Economists estimate that non-farm payrolls grew by 200,000 jobs in March, though data released on Wednesday by Automatic Data Processing showing private payrolls down 23,000 jobs in the month doused expectations somewhat. The conflicting data -- a report Thursday showed the number of workers filing new claims for jobless benefits continued to fall last week, bolstering expectations that the labor market is slowly healing -- is making investors even more nervous.

Tom di Galoma, head of fixed-income rates trading at Guggenheim Partners in New York, said he plans to be fully staffed on Friday. "We want to be able to take the opportunity to either buy or sell securities on a day when no one's going to be around," he said.

The employment report and Good Friday have collided in the past – most recently in 2007 – but perhaps most notably in 1994, when a big increase in payrolls sent 10-year Treasury yields up 20 basis points on the Friday and another 20 basis points the following Monday, according to analysts at Barclays Capital.

When stocks opened on the Monday, the Standard & Poor's 500 index, having already fallen 5.5% in two weeks, dropped 1.5%.

"I just don't think it's appropriate to announce a data point that's so important on a day that's not a naturally functioning market day," said Bryan Bailey, who manages Waddell & Reed Advisors Municipal Bond Fund and Ivy Municipal Bond Fund, about the payrolls report.

Mr. Bailey said he won't be in the office but will be watching his data screens at home. The impact will depend on whether the payrolls data meet consensus. If not, "absolutely, you're going to see a lot of volatility."

The New York Stock Exchange said it sets its schedule more than a year in advance and tries not to alter it.

"Our general practice is that our markets should not be closed for more than three consecutive days," said spokesman Ray Pellecchia. "And as you know there are a number of days when the bond market is closed but equities are open."

The Nasdaq didn't consider opening because of the data, a spokesperson said.

Jim Imhof, head of trading at Russell Investments in Tacoma said about half of his 20-member staff would be in on Friday, including some who will trade stocks in the after-hours market if necessary following the jobs report.

"If you have anything big that you have to do, that could be a problem, since we're not going to have a lot of liquidity," said Mr.
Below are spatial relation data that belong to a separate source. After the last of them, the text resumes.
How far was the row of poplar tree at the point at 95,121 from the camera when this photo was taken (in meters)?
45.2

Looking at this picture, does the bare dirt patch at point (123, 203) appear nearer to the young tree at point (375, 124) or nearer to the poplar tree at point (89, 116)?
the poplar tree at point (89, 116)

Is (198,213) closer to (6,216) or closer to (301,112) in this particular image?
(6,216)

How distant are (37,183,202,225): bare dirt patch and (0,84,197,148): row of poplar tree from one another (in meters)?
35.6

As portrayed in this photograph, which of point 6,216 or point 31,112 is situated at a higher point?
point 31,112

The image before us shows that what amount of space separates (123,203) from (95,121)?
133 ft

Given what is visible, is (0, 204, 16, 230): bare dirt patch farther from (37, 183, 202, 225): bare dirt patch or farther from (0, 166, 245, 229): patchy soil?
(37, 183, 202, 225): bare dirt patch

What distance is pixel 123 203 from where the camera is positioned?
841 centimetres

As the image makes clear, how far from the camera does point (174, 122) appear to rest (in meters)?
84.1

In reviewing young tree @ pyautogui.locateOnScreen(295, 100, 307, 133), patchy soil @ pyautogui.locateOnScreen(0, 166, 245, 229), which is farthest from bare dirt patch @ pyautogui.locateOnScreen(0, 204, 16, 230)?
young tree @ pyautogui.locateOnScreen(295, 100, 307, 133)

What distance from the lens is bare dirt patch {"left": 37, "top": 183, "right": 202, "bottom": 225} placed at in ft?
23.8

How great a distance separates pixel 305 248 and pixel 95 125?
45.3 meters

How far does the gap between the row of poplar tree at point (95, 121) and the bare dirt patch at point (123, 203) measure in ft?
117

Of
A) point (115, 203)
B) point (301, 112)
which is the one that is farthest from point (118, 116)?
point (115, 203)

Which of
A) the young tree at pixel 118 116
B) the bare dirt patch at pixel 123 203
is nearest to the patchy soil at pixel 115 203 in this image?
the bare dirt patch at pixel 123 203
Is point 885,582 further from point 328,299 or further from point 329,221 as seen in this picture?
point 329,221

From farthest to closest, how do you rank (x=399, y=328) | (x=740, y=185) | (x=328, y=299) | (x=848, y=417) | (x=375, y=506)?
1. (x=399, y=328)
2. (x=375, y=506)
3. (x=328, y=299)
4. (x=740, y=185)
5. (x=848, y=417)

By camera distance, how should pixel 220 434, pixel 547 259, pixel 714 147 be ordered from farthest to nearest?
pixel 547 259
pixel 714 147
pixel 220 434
Imhof. "But we'll execute whatever trades we have to execute."

Regarding the currency markets, which technically have no open or closing times, Mr. Imhof said: "Around noon, we're expecting things to completely dry up."
Barring a shocking number, the biggest Treasury moves of the week might not happen on Friday. Thursday could be bigger, given that the Treasury Department is due to announce the size of next week's auctions of new 3-year, 10-year and 30-year debt.

Some investors may choose to avoid trading on Friday because there will be no trade settlement—purchased bonds actually changing hands. As a result, Treasurys purchased on Friday won't be available to sell again until Tuesday.

Whatever the bond-market action on Friday morning, it will likely be brief. "You can set up one of those ping-pong tables that folds in half and play against yourself," said Brian Yelvington, fixed-income strategist at Knight Libertas, a Greenwich, Connecticut trading firm.